## Challenge
Count the lines in the rows below that contain the string "region". Reply with that number alone.

## Records provided
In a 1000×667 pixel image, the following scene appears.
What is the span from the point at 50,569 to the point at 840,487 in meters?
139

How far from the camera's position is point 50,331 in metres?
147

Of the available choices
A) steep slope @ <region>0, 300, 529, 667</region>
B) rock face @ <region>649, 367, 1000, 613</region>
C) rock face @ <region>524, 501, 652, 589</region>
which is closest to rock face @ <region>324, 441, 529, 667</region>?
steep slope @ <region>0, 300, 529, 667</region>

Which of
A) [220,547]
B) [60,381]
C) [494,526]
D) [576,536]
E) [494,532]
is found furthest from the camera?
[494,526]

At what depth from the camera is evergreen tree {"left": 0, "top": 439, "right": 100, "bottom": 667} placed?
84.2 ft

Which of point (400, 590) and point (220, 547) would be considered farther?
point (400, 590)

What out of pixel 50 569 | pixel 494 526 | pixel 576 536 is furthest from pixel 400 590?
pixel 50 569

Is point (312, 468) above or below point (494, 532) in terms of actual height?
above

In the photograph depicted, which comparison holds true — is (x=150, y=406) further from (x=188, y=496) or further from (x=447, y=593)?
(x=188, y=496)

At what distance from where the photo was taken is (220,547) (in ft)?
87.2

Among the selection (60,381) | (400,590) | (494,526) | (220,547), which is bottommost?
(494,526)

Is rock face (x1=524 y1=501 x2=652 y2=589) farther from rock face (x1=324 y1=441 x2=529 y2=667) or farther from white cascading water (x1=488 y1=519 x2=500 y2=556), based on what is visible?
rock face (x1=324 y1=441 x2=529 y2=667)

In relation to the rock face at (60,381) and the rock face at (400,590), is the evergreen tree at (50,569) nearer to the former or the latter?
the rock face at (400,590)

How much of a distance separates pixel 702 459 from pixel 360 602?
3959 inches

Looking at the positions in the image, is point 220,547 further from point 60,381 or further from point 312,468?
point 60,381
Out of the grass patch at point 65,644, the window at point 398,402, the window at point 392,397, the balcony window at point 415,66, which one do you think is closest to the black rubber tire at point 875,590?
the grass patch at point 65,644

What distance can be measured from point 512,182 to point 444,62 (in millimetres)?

## Answer to this task
5